▸ Work to complete
Write back every line of the listing exactly, excluding images.
──────── Dataset section ────────
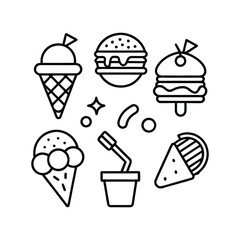 Collection of stylized food and drink icons in black outline
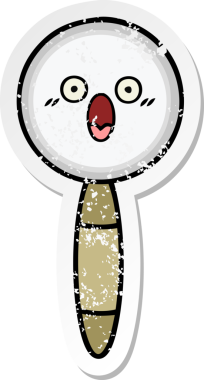 Bir insan tarafından çizilmiş sevimli bir çizgi film büyüteçinin sıkıntılı çıkartması.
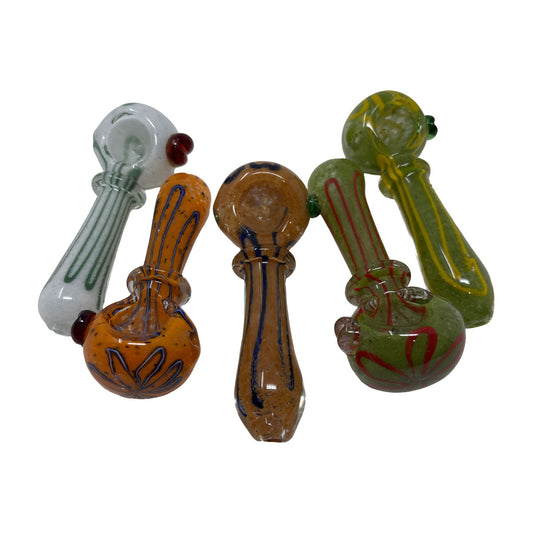 Glass 3in Hand Pipe - Style HP138 - Bag of 5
────────
▸ Task result
 Collection of stylized food and drink icons in black outline
 Bir insan tarafından çizilmiş sevimli bir çizgi film büyüteçinin sıkıntılı çıkartması.
 Glass 3in Hand Pipe - Style HP138 - Bag of 5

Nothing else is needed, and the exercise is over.